The good news is that we can now read Robert Feder’s media blog for nothing. The bad news is that Feder—for the moment, at least—is now writing it for nothing, as the Tribune has stopped paying him a fee to put it behind its paywall.
That was the deal the Tribune worked out with him in 2013: he’d write the blog, robertfeder.com, and the Tribune would guarantee him complete editorial independence, no matter how often he gored their ox. The Tribune would license and market it, and any money that came in beyond Feder’s fee it got to keep. Feder would be premium content, an inducement to pay more and get more. He not only wrote stories contemplating the future of digital journalism—he was an example of how that future is supposed to work.
In Feder’s case, apparently it worked pretty well. The Tribune kept Feder outside the paywall his first year, and according to Tribune Digital analytics, the number of monthly page views rose from about 160,00 to more than 1 million. The number of page views naturally plummeted once visitors had to pay to be there, but last month there were close to half a million at the site.
And yet on Thursday, Feder posted a note that began ominously, “Well, this shouldn’t come as much of a surprise: I’ve been troncked.” His contract with Tronc, the inanely renamed former Tribune Publishing, expired at the end of August, and it wasn’t renewed. “Officially,” wrote Feder, “I was informed that this was done ‘for business reasons.'”
Feder had no more to say about those “business reasons,” much less about why no one should have been surprised the Trib showed him the door. The balance of his brief message was devoted to thanking the Trib for the “unique opportunity” it had given him and his readers for their “loyalty and trust.” His blog wasn’t going anywhere, he assured those readers, and now it was free!
But any reader scratching his head over the Tribune‘s reasons was unlikely to scratch long. Even though Feder refused to discuss any of this with me, my mind jumped to the obvious and irresistible conclusion: Michael Ferro now controls the Tribune—he’s the one who believed Tronc Inc. was a fine way for the company to assert its 21st-century bona fides—and Feder has seriously disrespected Ferro.

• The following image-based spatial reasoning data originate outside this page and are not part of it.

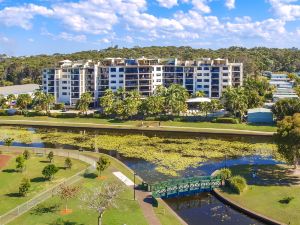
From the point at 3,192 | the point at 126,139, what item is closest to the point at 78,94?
the point at 126,139

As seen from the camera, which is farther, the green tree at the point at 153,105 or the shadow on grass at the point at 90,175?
the green tree at the point at 153,105

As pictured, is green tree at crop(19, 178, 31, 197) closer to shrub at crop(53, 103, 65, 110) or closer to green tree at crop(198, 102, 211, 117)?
green tree at crop(198, 102, 211, 117)

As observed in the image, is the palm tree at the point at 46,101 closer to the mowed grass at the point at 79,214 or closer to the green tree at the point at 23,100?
the green tree at the point at 23,100

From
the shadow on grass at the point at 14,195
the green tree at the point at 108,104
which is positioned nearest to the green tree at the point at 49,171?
the shadow on grass at the point at 14,195

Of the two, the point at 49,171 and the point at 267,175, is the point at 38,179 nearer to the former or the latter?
the point at 49,171

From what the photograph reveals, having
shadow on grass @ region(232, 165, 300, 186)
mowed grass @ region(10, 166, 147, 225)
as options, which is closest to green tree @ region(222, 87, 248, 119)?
shadow on grass @ region(232, 165, 300, 186)

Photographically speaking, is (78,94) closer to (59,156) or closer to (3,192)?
(59,156)

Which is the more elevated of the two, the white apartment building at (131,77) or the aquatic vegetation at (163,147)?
the white apartment building at (131,77)
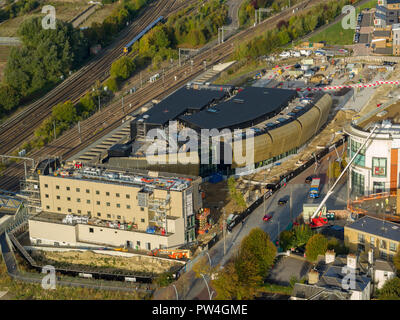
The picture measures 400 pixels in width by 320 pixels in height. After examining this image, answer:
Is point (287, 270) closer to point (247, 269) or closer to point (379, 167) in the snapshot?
point (247, 269)

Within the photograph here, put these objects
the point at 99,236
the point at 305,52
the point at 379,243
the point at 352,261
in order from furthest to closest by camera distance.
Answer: the point at 305,52 → the point at 99,236 → the point at 379,243 → the point at 352,261

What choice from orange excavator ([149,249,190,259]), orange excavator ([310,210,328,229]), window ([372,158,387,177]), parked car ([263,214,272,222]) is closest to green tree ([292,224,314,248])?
orange excavator ([310,210,328,229])

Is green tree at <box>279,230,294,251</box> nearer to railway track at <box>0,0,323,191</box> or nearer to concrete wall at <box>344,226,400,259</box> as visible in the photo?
concrete wall at <box>344,226,400,259</box>

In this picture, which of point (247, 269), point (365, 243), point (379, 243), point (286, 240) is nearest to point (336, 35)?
point (286, 240)

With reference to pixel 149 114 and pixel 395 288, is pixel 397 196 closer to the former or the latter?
pixel 395 288

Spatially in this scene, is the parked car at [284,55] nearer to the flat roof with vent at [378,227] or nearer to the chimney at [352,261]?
the flat roof with vent at [378,227]
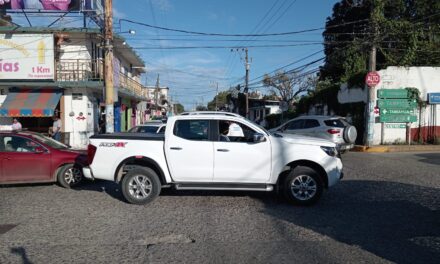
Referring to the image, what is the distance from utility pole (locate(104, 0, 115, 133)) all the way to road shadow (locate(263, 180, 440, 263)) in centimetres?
901

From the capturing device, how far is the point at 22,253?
5270 mm

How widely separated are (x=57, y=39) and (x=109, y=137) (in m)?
16.1

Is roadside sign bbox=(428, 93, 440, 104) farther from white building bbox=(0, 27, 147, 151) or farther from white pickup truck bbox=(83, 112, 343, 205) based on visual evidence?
white building bbox=(0, 27, 147, 151)

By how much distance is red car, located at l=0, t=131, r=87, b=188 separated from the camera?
9594 millimetres

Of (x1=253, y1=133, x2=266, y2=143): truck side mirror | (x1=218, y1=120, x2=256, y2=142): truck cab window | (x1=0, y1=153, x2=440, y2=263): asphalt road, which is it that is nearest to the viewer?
(x1=0, y1=153, x2=440, y2=263): asphalt road

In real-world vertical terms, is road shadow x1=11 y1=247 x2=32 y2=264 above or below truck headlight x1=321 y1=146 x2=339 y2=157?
below

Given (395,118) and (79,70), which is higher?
(79,70)

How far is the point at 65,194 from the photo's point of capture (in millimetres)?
9102

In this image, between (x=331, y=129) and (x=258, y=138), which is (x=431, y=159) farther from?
(x=258, y=138)

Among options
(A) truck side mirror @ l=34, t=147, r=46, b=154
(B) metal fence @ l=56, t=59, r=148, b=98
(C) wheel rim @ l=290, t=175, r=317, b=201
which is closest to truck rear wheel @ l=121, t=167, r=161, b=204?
(C) wheel rim @ l=290, t=175, r=317, b=201

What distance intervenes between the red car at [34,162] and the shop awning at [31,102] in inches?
435

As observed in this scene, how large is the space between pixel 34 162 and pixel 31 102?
12.6 m

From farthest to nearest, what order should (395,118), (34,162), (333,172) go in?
(395,118), (34,162), (333,172)

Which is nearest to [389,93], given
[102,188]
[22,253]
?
[102,188]
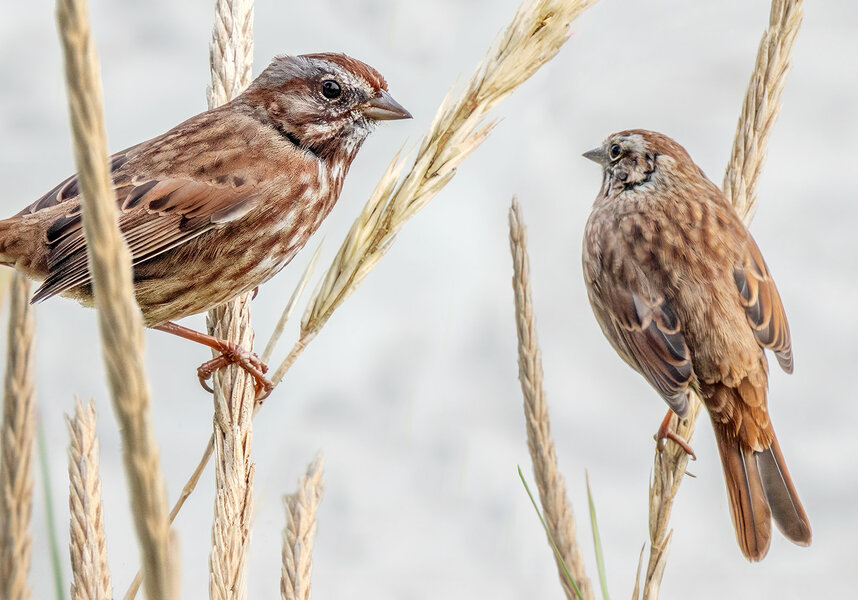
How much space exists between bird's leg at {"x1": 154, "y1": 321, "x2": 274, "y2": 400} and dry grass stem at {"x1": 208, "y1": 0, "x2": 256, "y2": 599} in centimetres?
1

When Ferro was running the Sun-Times, Feder found reasons to call him a “charlatan and a phoney,” and describe his exercise of power as “shameful and disgusting.” But when Ferro took control of Tribune Publishing early this year, Feder didn’t change his tune. For instance, in May he wrote: “If you want a good laugh sometime, check out michaelferro.com, the personal website of self-proclaimed ‘tech entrepreneur and philanthropist’ Michael W. Ferro Jr.”
A few days later, a Feder post began, “How did we ever get from the ‘World’s Greatest Newspaper’ to this? On Thursday, Chairman Michael W. Ferro Jr. changed the name of Tribune Publishing to tronc—yes, tronc—a move that engendered nearly universal revulsion and ridicule.”
Feder might have helped himself if he’d added that he, personally, thought “tronc” was kind of charming; instead, he called it “godawful.”
Feder is an exemplary journalist of our time—someone who keeps figuring out new ways to do what he does as the old ways disappear. In 1980 Feder and Gary Deeb, who’d been the enfant terrible TV critic at the Tribune, both joined the Sun-Times. Feder served as Deeb’s yeoman sidekick until Deeb lit out for television in ’83, and then Feder took over the beat. Where Deeb had specialized in two-fisted scorn, Feder focused on reporting, and over time acquired a reputation as the go-to source of breaking news on TV and radio in Chicago. But in 2008, the Sun-Times fast becoming a basket case, Feder left in a buyout and took his show on the road. He blogged a year for Chicago Public Media’s Vocalo—which called him its blogging “superstar”—and for a couple of years after that he covered media for Time Out Chicago.
In the spring of 2013 TOC stopped publishing a print edition. But that’s when the Tribune came calling.
Robertfeder.com continues, but for now on Feder’s dime.
“Whenever I finalize my next plan, you’ll read about it here,” says his site.